§ 提示文
2022年8月6日(土)より執念のロードショー
ユーロスペースほか全国順次公開

INTRODUCTION

かっての未解決事件の真相に迫る、セミドキュメンタリータッチの傑作ミステリー!

とら男は、ある事件のことが忘れられないまま孤独に暮らしている元刑事。そんなある日、東京から植物調査に来た女子大生かや子と偶然出会う。とら男の話に興味を持ち、彼女は事件を調べ始める。誰からも忘れられた事件はゆっくりと動き出していくことになる。

1992年9月に起きた「金沢女性スイミングコーチ殺人事件」。未解決事件のまま、2007年に時効が成立した。犯人の目星をつけながらも、逮捕に至らなかった西村虎男、刑事歴30数年の執念の捜査は終わらない。時効から15年、当事者本人役で主演し、現実とフィクションの二重構造を軸に、闇に葬られた事件の謎と真実を世間に問う。監督の村山和也はCM・MVを中心に映像ディレクターの傍ら、短編『堕ちる』(2017年)制作、本作が初の劇場用長編映画となる。監督自身、殺人現場の近くに住み幼い頃から興味を持った事件で「虎男さんの無念さを映画で表現したかった」。再捜査はまだ続く。

『とら男』場面画像2

村山和也監督コメント

みなさんは、人生で一番幸せな時はいつですか?

§ 元データ
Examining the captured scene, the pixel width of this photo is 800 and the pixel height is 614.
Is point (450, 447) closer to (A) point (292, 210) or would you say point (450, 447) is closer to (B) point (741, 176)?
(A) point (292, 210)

§ やること
映画『とら男』の紹介文に出てくる西暦の年を、登場順にすべて挙げよ。

§ 解答
2022年、1992年、2007年、2017年